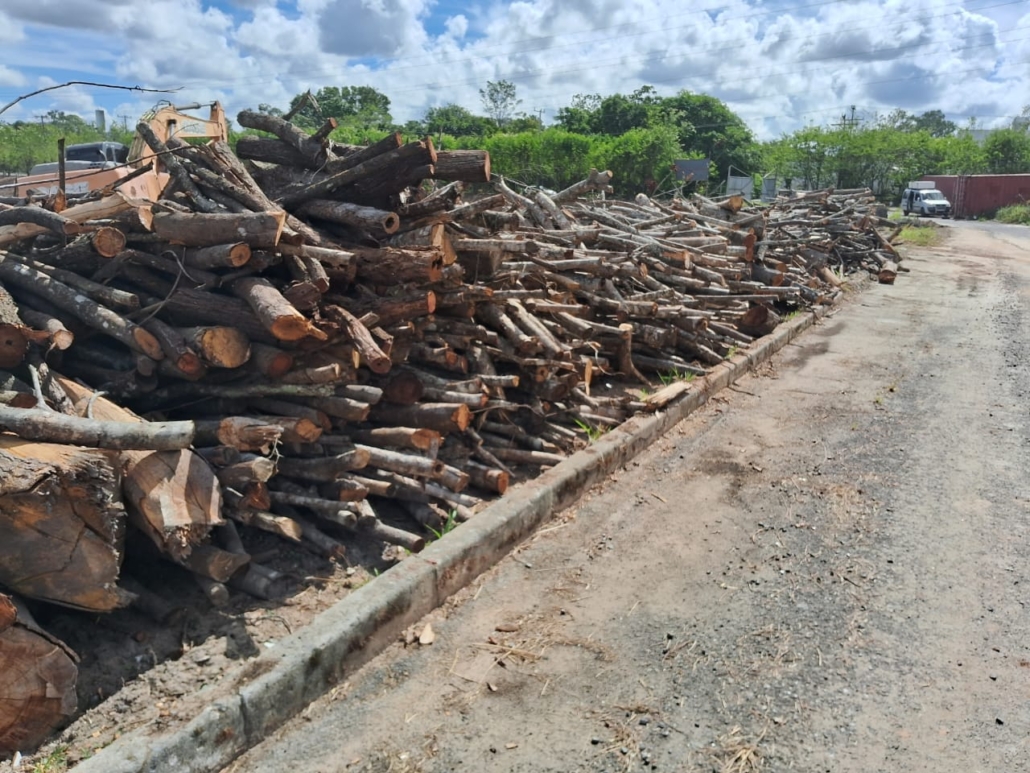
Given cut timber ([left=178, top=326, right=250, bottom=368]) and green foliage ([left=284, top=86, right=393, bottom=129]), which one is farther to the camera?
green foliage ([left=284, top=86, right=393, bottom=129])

-*-*-

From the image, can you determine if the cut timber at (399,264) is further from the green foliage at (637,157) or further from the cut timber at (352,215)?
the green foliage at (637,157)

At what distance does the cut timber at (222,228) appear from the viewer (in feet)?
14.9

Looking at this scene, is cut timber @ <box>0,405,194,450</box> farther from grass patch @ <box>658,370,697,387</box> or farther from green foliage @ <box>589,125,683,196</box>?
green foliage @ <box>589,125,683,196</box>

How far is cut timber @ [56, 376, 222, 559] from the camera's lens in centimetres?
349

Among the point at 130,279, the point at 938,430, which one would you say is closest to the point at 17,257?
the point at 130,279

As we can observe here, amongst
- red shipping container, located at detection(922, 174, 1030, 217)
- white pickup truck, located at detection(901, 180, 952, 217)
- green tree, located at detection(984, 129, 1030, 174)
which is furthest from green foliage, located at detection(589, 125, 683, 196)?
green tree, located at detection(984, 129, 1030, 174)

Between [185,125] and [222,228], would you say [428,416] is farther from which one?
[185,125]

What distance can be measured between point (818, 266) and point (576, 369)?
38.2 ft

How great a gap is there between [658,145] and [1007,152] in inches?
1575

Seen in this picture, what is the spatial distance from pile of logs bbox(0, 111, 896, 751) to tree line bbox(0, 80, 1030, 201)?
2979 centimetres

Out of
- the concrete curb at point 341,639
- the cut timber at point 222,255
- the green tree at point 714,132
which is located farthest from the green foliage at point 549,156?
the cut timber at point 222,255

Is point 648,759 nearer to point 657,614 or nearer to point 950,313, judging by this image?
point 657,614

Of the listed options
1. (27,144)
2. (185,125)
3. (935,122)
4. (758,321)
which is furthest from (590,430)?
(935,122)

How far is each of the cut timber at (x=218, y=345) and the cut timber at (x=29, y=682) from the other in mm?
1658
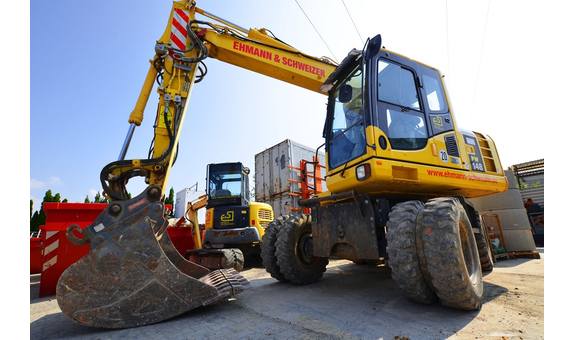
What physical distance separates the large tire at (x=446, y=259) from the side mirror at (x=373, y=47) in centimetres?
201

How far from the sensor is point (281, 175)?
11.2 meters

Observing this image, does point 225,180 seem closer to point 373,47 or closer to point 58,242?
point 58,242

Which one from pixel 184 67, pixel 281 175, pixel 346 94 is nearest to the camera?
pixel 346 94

-*-*-

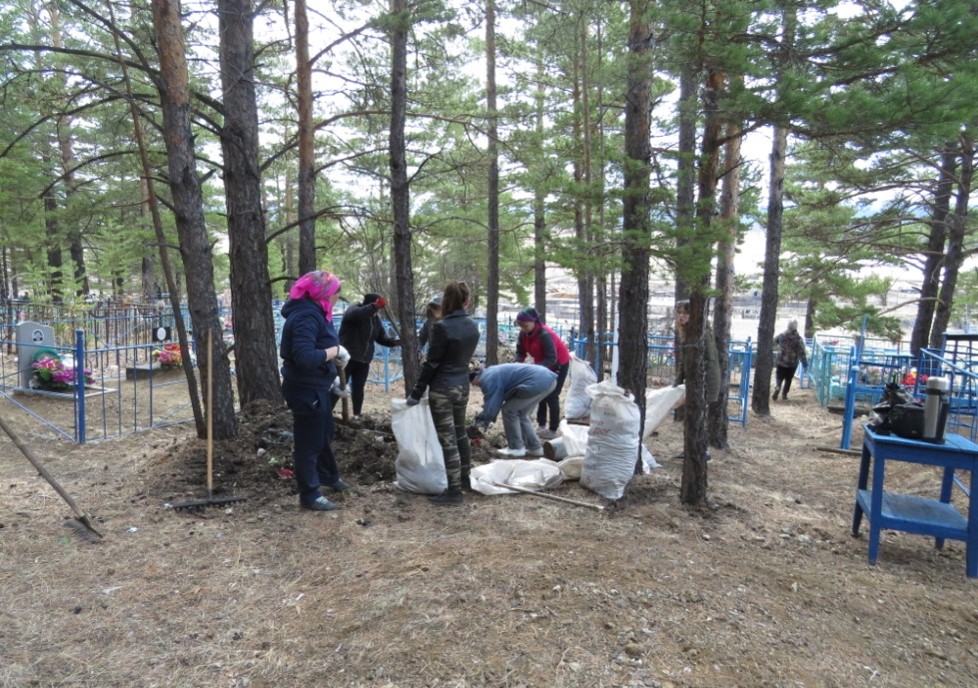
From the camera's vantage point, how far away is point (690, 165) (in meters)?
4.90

-*-*-

▶ **INSTRUCTIONS FOR THE TASK**: Locate each line in the entries above that contains the word "centimetres" and copy those lines.

▶ **PROBLEM SOLUTION**:
How far is cut timber @ [56, 376, 222, 559] from the camera's lens in centimetres?
2979 centimetres
What physical distance separates the large tire at (x=446, y=259) from the side mirror at (x=373, y=47) in centimetres?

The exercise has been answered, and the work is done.